Work order: All of the data is to be set down again without alteration.

Dataset records:
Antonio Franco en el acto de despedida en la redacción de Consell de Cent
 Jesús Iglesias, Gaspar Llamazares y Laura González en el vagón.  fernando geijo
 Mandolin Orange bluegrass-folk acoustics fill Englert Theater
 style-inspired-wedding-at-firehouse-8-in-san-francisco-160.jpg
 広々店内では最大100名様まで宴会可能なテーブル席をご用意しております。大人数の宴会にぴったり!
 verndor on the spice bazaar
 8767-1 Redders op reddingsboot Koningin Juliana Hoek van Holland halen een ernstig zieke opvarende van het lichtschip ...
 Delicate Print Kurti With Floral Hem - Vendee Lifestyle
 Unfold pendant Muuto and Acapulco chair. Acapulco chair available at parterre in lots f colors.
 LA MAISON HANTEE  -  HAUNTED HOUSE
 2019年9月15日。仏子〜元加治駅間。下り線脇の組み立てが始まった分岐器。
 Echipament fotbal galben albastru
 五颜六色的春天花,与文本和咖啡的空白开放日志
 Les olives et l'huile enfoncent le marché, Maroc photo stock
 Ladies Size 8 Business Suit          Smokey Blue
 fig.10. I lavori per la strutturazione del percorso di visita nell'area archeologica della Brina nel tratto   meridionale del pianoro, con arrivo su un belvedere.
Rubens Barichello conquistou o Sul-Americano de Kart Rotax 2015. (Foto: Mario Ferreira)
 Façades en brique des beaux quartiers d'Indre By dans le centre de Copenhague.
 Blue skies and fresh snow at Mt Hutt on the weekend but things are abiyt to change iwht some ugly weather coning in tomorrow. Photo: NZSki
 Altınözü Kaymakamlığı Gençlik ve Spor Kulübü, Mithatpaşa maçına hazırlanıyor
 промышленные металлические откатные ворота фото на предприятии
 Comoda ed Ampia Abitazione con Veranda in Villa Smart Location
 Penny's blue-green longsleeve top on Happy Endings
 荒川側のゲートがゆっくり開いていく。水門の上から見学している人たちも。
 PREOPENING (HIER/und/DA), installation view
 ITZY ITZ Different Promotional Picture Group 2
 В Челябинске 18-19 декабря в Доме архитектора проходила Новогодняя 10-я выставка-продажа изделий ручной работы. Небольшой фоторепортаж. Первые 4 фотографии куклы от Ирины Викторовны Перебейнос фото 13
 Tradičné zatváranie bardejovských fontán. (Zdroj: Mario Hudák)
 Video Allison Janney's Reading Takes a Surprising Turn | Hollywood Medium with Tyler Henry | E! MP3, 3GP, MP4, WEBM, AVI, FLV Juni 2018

Final answer:
Antonio Franco en el acto de despedida en la redacción de Consell de Cent
 Jesús Iglesias, Gaspar Llamazares y Laura González en el vagón.  fernando geijo
 Mandolin Orange bluegrass-folk acoustics fill Englert Theater
 style-inspired-wedding-at-firehouse-8-in-san-francisco-160.jpg
 広々店内では最大100名様まで宴会可能なテーブル席をご用意しております。大人数の宴会にぴったり!
 verndor on the spice bazaar
 8767-1 Redders op reddingsboot Koningin Juliana Hoek van Holland halen een ernstig zieke opvarende van het lichtschip ...
 Delicate Print Kurti With Floral Hem - Vendee Lifestyle
 Unfold pendant Muuto and Acapulco chair. Acapulco chair available at parterre in lots f colors.
 LA MAISON HANTEE  -  HAUNTED HOUSE
 2019年9月15日。仏子〜元加治駅間。下り線脇の組み立てが始まった分岐器。
 Echipament fotbal galben albastru
 五颜六色的春天花,与文本和咖啡的空白开放日志
 Les olives et l'huile enfoncent le marché, Maroc photo stock
 Ladies Size 8 Business Suit          Smokey Blue
 fig.10. I lavori per la strutturazione del percorso di visita nell'area archeologica della Brina nel tratto   meridionale del pianoro, con arrivo su un belvedere.
Rubens Barichello conquistou o Sul-Americano de Kart Rotax 2015. (Foto: Mario Ferreira)
 Façades en brique des beaux quartiers d'Indre By dans le centre de Copenhague.
 Blue skies and fresh snow at Mt Hutt on the weekend but things are abiyt to change iwht some ugly weather coning in tomorrow. Photo: NZSki
 Altınözü Kaymakamlığı Gençlik ve Spor Kulübü, Mithatpaşa maçına hazırlanıyor
 промышленные металлические откатные ворота фото на предприятии
 Comoda ed Ampia Abitazione con Veranda in Villa Smart Location
 Penny's blue-green longsleeve top on Happy Endings
 荒川側のゲートがゆっくり開いていく。水門の上から見学している人たちも。
 PREOPENING (HIER/und/DA), installation view
 ITZY ITZ Different Promotional Picture Group 2
 В Челябинске 18-19 декабря в Доме архитектора проходила Новогодняя 10-я выставка-продажа изделий ручной работы. Небольшой фоторепортаж. Первые 4 фотографии куклы от Ирины Викторовны Перебейнос фото 13
 Tradičné zatváranie bardejovských fontán. (Zdroj: Mario Hudák)
 Video Allison Janney's Reading Takes a Surprising Turn | Hollywood Medium with Tyler Henry | E! MP3, 3GP, MP4, WEBM, AVI, FLV Juni 2018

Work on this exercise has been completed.